Heterogeneous thin structures with prestrain
Prestrain and -stress can have a tremendous effect on the mechanical behavior of slender elastic structures leading to, e.g., complex shapes in equilibrium, wrinkling and symmetry breaking. Natural and synthetic materials (including biomembranes as considered in other projects in the research unit) feature residual stress due to growth, swelling, or thermal expansion. These mechanisms are used in the design of active films and rods that undergo a change of shape triggered by an external stimulus (e.g., temperature or humidity). By new fabrication techniques (e.g., additive manufacturing) active composite films and rods can be produced that gain functionality from microstructures.

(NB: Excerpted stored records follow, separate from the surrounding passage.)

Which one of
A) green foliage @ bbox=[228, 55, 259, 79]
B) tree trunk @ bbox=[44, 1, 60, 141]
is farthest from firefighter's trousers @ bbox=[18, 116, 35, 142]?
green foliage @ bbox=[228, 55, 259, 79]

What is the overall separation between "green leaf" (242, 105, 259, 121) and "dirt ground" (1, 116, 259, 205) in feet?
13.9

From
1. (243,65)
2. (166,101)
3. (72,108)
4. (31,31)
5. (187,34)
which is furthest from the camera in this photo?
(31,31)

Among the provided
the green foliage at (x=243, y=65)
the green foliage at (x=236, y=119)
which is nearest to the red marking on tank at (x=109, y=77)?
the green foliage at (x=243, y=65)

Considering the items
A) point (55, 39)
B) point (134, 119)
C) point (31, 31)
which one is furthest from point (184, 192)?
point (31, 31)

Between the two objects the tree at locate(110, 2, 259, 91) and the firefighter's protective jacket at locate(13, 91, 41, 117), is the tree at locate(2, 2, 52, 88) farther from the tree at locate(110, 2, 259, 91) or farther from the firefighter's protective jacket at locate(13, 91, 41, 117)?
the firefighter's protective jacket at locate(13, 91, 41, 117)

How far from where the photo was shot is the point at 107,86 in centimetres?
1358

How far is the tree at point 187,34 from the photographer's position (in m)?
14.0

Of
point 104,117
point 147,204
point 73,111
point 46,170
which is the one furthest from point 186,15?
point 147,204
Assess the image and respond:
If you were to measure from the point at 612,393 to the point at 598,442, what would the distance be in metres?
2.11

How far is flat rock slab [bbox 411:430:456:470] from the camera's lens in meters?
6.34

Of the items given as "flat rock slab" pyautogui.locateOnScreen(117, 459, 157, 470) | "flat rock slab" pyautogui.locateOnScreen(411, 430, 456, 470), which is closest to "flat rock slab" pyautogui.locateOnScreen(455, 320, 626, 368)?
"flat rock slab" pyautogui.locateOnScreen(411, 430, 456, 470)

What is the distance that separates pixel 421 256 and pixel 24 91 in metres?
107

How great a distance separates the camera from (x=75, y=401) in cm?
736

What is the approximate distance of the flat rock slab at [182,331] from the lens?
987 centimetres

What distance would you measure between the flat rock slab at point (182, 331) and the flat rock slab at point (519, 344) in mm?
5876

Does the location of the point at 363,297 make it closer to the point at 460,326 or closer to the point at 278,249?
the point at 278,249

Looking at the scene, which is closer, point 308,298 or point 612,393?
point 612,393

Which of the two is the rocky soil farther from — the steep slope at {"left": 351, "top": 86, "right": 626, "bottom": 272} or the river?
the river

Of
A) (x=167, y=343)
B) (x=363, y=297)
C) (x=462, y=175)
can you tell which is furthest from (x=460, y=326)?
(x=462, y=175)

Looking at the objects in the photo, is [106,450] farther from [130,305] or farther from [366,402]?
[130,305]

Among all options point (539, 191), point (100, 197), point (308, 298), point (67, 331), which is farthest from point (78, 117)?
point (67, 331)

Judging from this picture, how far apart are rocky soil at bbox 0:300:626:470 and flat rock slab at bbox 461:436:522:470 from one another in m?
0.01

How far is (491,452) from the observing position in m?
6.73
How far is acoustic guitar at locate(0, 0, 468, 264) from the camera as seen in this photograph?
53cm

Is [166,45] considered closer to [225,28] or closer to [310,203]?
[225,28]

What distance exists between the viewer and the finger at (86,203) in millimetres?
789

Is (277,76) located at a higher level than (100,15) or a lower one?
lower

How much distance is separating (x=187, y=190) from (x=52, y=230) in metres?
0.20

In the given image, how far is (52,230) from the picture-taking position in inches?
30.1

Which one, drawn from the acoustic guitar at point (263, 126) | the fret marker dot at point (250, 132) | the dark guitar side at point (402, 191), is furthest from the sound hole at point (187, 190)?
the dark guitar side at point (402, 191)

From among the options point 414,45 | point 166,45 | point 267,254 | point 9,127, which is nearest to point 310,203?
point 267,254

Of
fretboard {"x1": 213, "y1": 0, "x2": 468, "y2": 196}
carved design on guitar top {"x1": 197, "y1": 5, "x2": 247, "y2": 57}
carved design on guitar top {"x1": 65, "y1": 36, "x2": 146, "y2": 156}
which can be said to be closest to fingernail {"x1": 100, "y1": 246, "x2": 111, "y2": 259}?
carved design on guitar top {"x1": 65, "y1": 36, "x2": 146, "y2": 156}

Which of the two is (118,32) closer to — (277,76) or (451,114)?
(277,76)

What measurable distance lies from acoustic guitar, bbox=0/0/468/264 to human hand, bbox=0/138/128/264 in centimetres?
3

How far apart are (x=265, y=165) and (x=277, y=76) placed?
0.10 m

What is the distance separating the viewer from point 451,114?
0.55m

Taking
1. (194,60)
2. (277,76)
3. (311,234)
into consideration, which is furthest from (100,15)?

To design and optimize such devices, effective mathematical models and numerical simulation methods are required. This is challenging since the underlying mechanical models are highly nonlinear and invoke multiple scales. In this project we investigate the influence of prestrain in microstructured thin films and rods with tools from applied analysis and numerical simulation. Starting from a 3D nonlinear elasticity model for prestrained, periodic composites, we will rigorously derive (via Gamma-convergence) homogenized plate and rod models that allow for large bending deformations. They feature an additional spontaneous curvature tensor that captures the macroscopic geometric effects of the microheterogeneous prestrain. We will determine tailor-made cell-problems that allow to effectively compute the large-scale material properties as well as the spontaneous curvature tensor as function of the microstructure. The derived models feature a metric constraint. In the project we develop a reliable geometric finite element method for variational problems that feature such metric constraints. By means of simulations we will investigate the rich connection between the microscopic distribution of prestrain, the composite geometry, and the effective equilibrium shapes of the thin structure.